The victory of the thirteen American colonies over their mother country in 1781 and the declaration of their independence were followed by a long period of organization for the new nation. In 1789 the constitution of the United States was ratified and George Washington was elected first President.
The first half of the 19th century was marked by considerable territorial expansion: Louisiana was bought from Napoleon for $ 14,500,000 and Florida from Spain for $ 5,000,000. Texas and California were annexed from Mexico.
The Far West was explores and reports of rich gold mines in California started the famous “Gold Rush” which is one of the most colourful pages in the history of the Far West. People began moving westwards. Pioneers packed their families and furniture into big covered wagons, crossed the Appalachians and set out to the West. This Expansion was marked by a long and bitter conflict against the Redskin Indians, who attempted bravely to defend their hunting grounds from the invaders. Many were the great Indian chiefs who led their people against the white men: Black Hawk was the hero of the resistance to the Palefaces east of the Mississippi; Sitting Bull was the great Sioux leader who defeated Colonel Custer; and Cochise at the head of his warlike tribe, the Apaches, spread terror among the Whites in Arizona.

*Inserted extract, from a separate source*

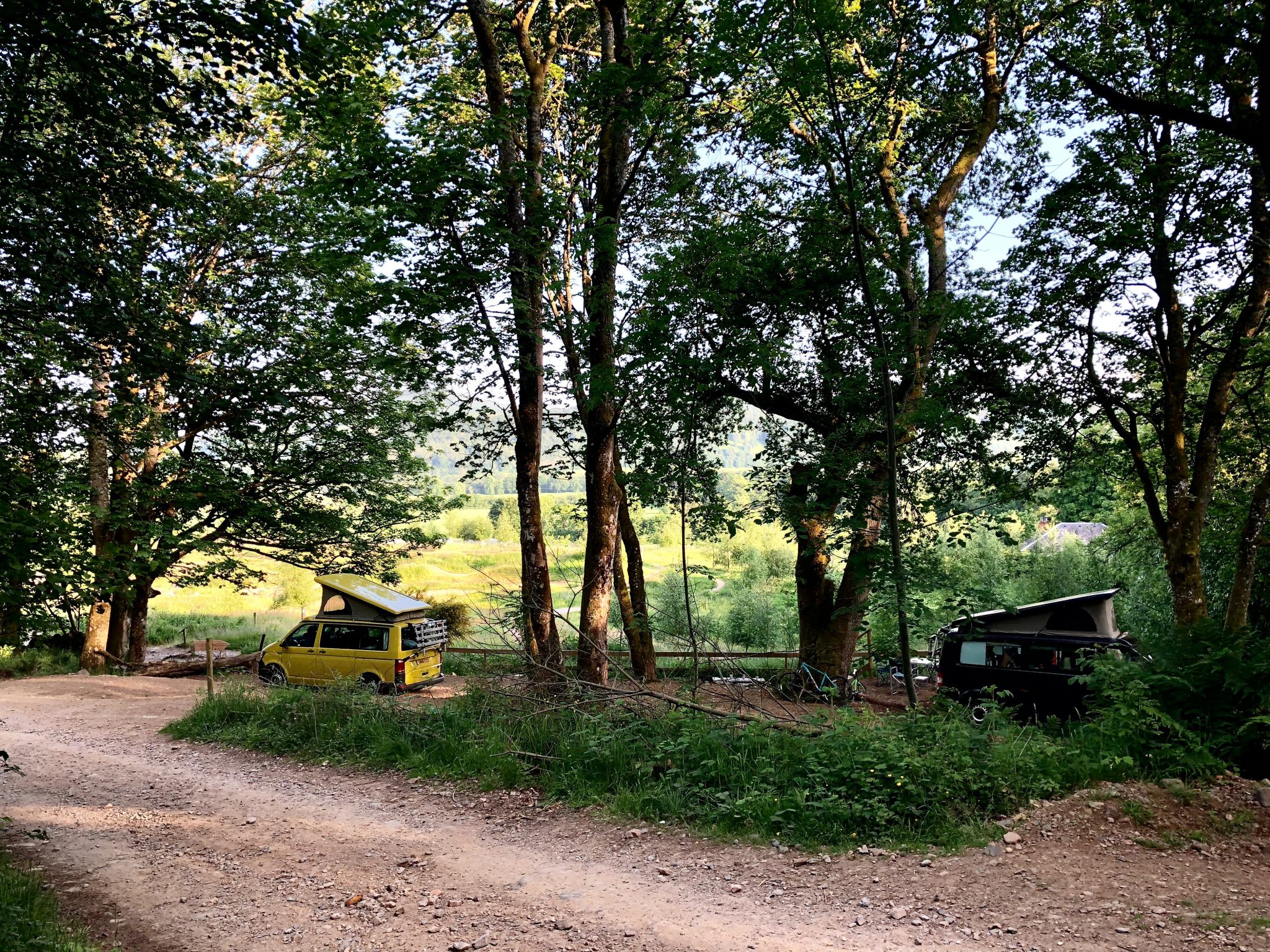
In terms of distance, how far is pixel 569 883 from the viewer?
5.19 m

But the Indians’ struggle was a vain one. They were practically exterminated by the white men and only a few survived the massacre. Their descendants can still be found in the reservations of Arizona, Utah, Nevada and Oregon, where they are nothing but a tourist attraction. They welcome foreign visitors and entertain them with their colourful dances, their rainbow-hued costumes, the beat of their drums and their ancient chants. Some are willing to pose for photographs.
This is all that is left of the culture, the customs, the beliefs of a proud and ancient people.